Return the material below without any changes, from its first line up to and including the line with "21.6 inches".

BEGIN RECORDS TO USE

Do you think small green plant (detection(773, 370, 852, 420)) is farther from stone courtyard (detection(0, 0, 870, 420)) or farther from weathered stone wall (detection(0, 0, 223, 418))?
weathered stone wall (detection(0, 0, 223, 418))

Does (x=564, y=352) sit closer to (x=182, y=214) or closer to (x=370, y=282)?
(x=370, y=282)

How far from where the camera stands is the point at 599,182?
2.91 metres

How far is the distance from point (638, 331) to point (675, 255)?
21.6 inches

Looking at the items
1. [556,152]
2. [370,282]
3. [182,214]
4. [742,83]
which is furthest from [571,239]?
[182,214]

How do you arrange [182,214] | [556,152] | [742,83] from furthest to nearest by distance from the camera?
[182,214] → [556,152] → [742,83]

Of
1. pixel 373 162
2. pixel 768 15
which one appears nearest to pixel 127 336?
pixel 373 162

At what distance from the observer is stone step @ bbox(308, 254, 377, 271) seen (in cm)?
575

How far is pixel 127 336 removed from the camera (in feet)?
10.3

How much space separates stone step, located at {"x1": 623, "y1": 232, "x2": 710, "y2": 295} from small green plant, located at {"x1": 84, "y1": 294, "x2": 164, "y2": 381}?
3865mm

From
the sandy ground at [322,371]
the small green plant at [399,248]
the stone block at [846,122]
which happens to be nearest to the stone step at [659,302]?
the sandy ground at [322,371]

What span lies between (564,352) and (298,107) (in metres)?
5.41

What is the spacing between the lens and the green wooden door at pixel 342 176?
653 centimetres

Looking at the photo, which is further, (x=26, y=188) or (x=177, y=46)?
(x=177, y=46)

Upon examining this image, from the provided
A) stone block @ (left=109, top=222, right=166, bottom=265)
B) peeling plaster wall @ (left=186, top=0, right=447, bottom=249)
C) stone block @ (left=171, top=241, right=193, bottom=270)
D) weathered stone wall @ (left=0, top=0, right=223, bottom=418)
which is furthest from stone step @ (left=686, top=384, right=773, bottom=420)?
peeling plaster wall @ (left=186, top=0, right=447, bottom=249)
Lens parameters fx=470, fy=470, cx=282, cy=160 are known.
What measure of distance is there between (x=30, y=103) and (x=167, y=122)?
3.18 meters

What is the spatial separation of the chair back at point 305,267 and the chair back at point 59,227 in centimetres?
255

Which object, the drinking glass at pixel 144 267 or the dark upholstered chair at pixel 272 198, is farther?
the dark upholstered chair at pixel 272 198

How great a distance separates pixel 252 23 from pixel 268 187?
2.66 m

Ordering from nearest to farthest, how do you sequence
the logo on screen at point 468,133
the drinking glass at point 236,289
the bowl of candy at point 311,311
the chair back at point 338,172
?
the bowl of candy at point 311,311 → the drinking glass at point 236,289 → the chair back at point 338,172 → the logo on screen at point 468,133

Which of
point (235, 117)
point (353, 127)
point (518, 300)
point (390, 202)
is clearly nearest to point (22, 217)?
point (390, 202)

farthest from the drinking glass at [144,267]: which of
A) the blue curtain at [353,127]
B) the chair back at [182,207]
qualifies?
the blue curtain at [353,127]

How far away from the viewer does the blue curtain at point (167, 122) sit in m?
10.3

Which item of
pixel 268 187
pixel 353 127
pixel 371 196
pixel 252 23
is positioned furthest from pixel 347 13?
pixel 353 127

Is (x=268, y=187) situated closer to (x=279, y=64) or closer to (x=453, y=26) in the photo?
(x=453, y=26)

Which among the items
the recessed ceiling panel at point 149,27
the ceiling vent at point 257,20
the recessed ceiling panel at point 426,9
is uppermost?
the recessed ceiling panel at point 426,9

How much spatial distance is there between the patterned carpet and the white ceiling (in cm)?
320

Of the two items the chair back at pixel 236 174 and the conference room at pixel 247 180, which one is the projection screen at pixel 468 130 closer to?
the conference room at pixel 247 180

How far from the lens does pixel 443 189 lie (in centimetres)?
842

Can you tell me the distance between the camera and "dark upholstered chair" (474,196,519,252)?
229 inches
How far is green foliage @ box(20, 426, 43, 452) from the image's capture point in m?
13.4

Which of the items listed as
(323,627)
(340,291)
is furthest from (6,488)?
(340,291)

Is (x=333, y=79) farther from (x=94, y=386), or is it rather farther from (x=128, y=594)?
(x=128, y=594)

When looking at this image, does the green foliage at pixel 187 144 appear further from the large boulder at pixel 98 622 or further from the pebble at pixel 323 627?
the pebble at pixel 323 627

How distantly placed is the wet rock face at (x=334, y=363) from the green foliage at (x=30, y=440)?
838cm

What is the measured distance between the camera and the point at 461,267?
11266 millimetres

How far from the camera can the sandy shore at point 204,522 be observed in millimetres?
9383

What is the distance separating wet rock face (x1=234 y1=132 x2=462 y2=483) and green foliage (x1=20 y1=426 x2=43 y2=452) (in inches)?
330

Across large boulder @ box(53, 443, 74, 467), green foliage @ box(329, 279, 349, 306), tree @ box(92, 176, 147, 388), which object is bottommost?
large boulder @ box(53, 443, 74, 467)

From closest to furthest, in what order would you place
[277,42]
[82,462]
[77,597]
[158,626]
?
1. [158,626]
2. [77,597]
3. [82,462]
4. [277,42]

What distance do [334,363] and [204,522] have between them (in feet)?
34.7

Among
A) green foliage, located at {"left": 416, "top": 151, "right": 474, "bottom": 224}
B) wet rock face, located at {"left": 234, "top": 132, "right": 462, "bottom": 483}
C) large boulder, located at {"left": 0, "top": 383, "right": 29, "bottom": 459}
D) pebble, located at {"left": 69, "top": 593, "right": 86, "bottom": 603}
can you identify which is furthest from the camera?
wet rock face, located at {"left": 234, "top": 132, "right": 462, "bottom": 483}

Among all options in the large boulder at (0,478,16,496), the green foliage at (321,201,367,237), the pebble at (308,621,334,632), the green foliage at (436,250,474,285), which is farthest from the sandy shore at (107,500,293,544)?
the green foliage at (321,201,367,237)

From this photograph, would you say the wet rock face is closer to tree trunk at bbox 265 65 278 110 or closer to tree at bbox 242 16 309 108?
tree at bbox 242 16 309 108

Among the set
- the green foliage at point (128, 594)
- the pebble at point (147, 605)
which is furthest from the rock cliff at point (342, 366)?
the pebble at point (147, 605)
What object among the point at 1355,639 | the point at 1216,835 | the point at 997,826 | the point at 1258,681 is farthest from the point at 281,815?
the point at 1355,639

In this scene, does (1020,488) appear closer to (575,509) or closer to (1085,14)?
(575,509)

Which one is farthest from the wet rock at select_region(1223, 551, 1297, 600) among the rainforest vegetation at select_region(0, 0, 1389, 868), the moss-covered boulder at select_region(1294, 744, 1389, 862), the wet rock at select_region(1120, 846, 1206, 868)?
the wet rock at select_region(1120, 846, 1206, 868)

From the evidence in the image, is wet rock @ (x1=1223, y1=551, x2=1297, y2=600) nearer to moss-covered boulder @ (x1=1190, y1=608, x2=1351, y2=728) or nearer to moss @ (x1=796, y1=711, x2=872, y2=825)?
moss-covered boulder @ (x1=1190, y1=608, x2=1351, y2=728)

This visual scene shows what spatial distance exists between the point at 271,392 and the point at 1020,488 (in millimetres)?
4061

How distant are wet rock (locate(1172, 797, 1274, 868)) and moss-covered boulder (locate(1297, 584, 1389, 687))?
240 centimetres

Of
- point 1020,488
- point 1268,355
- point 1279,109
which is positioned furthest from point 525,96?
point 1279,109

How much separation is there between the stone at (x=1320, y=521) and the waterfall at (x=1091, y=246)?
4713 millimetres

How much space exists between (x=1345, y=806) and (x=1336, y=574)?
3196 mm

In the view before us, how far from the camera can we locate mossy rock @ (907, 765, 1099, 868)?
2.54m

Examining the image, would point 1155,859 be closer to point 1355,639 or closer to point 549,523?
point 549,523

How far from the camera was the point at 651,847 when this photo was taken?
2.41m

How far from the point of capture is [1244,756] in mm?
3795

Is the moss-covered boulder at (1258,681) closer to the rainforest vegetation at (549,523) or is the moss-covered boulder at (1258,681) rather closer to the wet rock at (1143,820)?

END RECORDS TO USE

**REPLY TO THE EXERCISE:**
Do you think small green plant (detection(773, 370, 852, 420)) is farther from stone courtyard (detection(0, 0, 870, 420)) or farther from weathered stone wall (detection(0, 0, 223, 418))?
weathered stone wall (detection(0, 0, 223, 418))

Does (x=564, y=352) sit closer to (x=182, y=214) or closer to (x=370, y=282)?
(x=370, y=282)

How far from where the camera stands is the point at 599,182?
2.91 metres

How far is the distance from point (638, 331) to point (675, 255)?
21.6 inches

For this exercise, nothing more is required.